As she sees it, maintenance orders are not enforced. That’s also the experience of Caroline, who lives outside Dublin and got a District Court maintenance order in 2012 of €40 a week for her and her daughter after her marriage broke down. But, she says, her ex-husband has never paid it.
She went to court to get an attachment of earnings order, directing the employer to deduct it at source – a hearing her ex-husband didn’t attend. A few weeks later, she got a letter from a court clerk saying her ex wouldn’t have enough to live on if the deductions were made. Shortly afterwards, he left the job – voluntarily or let go, she doesn’t know.
I realised there is no point in trying to get something off a person that is never, ever willing to change
For some years she survived on rent allowance and her €217 one-parent family payment, paying €30 a week contribution to rent, buying shopping, running a car and paying arrears on domestic bills that were run up before the separation. “There was no money left but nothing lacking.”
Caroline believed it was a waste of time to keep going back to the District Court, which she found to be a “head-wrecking” ordeal.
“I realised there is no point in trying to get something off a person that is never, ever willing to change. It all depends on me and I got very motivated to do it by myself.”
She started studying for a career in accountancy in 2014. When she asks her ex to contribute to expenses such as for school, the response “all depends on him and how he is at that moment”. She believes he reckons he is providing for their daughter by taking her two days and an overnight at his parents’ house once a week.
About to qualify as an accountant, Caroline says hers is a “happy-ending story but it could have been a completely different ending”.
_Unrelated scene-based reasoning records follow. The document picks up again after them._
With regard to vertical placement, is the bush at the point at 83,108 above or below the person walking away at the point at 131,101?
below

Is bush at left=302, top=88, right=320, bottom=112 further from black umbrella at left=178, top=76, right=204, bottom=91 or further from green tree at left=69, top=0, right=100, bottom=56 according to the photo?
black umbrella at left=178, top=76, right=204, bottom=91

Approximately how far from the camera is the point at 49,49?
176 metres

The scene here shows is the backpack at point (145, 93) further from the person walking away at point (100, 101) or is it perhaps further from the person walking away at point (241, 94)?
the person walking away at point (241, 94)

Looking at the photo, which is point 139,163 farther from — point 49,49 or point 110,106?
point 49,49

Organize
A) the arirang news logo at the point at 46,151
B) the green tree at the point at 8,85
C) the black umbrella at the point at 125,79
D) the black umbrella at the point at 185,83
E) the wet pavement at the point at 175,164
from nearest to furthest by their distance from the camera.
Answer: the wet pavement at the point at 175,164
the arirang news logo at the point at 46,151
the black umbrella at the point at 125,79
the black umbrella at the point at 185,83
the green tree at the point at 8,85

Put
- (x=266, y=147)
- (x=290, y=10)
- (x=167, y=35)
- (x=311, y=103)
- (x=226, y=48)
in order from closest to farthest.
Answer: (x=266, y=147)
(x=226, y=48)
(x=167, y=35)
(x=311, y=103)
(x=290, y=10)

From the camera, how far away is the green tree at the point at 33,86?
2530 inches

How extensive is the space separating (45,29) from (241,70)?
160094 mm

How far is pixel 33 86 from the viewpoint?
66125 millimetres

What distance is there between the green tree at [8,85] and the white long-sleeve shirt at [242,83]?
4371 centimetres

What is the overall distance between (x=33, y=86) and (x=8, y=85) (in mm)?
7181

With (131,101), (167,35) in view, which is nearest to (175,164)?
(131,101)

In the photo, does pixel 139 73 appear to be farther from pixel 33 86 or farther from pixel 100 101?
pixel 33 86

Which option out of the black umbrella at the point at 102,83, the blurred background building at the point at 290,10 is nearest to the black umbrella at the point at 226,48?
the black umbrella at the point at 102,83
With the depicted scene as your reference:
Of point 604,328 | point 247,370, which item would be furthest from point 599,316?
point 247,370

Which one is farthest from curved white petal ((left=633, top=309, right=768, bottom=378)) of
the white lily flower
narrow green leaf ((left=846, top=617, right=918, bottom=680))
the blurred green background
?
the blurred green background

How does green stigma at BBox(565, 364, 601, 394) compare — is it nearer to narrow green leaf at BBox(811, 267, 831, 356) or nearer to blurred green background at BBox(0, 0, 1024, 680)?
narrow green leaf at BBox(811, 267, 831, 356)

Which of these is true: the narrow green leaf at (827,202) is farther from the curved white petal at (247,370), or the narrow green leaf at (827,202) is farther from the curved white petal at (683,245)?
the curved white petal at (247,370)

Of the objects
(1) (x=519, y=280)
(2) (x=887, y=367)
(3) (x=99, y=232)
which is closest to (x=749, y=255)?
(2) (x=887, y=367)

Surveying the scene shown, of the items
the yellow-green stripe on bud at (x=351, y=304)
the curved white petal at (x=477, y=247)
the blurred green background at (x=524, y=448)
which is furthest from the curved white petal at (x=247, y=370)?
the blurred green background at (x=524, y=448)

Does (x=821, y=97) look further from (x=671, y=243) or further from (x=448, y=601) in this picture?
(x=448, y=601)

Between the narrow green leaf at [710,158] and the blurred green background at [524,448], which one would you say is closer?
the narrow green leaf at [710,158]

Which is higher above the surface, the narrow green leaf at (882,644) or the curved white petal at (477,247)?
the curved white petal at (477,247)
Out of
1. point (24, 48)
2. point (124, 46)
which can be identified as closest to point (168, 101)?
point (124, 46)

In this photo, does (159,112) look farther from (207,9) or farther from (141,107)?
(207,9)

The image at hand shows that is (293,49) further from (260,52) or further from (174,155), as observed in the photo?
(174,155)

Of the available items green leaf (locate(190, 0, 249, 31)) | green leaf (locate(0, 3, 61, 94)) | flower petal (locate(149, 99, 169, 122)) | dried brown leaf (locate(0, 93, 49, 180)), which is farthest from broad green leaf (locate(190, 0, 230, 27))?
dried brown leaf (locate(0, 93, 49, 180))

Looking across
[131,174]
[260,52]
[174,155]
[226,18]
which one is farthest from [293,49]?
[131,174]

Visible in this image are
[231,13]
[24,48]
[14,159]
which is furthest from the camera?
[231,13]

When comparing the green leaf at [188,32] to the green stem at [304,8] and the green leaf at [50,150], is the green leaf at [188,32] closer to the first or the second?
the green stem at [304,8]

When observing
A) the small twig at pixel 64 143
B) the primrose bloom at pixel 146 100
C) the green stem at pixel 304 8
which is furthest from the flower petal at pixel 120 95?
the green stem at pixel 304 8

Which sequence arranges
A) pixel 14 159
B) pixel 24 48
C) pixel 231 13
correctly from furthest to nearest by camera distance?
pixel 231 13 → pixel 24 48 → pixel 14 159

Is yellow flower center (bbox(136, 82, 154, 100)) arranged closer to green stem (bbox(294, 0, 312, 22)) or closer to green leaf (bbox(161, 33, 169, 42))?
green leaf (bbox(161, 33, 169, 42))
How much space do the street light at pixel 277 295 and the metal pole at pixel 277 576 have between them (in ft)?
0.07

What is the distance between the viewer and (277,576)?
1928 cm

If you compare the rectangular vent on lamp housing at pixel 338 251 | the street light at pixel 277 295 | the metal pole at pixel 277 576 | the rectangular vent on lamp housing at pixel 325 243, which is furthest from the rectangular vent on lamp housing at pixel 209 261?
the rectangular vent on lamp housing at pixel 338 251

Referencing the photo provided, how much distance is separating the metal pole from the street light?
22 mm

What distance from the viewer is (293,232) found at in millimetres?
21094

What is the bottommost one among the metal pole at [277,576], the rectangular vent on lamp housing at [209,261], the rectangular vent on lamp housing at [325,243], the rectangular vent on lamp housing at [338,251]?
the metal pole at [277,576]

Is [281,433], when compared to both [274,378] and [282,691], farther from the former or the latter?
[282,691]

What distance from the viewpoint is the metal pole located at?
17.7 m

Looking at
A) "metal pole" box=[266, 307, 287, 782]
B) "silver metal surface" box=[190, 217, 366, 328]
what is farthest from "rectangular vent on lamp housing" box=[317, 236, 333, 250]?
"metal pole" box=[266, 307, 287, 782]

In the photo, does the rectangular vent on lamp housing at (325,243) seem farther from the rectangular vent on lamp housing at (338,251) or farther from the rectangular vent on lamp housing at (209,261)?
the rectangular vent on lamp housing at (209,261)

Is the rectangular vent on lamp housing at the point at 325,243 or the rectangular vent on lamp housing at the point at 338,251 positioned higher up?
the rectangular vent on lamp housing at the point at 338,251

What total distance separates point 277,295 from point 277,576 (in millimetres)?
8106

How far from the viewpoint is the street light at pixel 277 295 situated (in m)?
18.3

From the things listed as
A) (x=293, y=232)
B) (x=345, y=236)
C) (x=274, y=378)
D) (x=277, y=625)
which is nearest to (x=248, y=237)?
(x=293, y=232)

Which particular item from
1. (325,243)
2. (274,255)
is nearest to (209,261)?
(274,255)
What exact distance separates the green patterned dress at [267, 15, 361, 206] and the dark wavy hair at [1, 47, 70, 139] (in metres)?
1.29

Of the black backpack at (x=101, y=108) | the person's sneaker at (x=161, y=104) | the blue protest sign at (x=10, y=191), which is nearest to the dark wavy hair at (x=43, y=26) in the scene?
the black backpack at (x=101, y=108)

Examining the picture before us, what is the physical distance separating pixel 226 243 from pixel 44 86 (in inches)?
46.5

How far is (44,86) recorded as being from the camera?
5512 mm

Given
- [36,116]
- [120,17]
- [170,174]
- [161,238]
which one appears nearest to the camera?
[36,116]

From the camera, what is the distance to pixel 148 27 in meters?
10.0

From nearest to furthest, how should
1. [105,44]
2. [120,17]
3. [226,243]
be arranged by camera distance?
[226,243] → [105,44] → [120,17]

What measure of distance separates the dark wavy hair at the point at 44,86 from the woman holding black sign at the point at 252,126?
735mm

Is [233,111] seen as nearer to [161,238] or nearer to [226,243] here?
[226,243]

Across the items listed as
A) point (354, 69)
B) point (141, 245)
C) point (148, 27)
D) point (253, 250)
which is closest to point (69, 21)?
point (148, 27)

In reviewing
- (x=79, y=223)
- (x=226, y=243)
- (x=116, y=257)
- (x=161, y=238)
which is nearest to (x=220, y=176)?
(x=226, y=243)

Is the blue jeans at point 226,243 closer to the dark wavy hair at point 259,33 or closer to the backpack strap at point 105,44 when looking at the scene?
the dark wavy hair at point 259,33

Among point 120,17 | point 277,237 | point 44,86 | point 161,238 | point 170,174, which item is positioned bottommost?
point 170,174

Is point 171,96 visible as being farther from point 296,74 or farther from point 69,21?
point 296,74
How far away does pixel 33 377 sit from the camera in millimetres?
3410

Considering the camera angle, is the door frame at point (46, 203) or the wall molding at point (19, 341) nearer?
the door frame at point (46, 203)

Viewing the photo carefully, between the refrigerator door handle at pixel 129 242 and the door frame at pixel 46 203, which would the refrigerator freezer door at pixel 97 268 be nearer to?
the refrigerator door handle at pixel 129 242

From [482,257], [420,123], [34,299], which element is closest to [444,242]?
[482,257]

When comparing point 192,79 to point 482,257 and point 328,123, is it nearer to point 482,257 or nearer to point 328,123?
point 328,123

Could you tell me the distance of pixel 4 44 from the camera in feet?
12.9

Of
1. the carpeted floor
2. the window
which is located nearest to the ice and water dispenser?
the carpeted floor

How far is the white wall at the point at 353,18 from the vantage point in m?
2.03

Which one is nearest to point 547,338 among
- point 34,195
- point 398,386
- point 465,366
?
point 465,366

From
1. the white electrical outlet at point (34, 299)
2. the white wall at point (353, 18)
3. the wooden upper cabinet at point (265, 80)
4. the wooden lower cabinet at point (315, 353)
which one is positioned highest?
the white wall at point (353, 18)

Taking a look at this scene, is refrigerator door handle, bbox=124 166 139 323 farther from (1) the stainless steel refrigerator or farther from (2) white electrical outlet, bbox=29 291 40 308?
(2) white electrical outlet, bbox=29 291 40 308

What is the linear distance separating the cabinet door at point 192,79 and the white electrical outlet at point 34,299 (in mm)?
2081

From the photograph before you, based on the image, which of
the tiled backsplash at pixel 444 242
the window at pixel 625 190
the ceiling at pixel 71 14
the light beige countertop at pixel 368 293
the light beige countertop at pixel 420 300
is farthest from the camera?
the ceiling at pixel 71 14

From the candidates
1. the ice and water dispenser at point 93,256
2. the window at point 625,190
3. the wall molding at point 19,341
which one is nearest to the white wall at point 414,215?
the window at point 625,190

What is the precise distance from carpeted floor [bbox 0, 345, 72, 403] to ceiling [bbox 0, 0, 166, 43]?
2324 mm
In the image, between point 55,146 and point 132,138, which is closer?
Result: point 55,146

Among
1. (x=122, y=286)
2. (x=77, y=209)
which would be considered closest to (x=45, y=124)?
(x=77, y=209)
While both women highlight problems around enforcement of maintenance orders, family solicitor Keith Walsh says his experience in Dublin is that judges are willing to follow through and put people in prison where they have consistently failed to pay maintenance. He acknowledges that may require repeat visits to court.
“Generally, judges are very receptive to cases where somebody is messing around in relation to maintenance. I think it is much more difficult to enforce access if the mother is messing around.”
However, he adds, a judge has to weigh up if it’s really better to send a serial defaulter to prison where they will not earn any money for a week or two and might lose their job.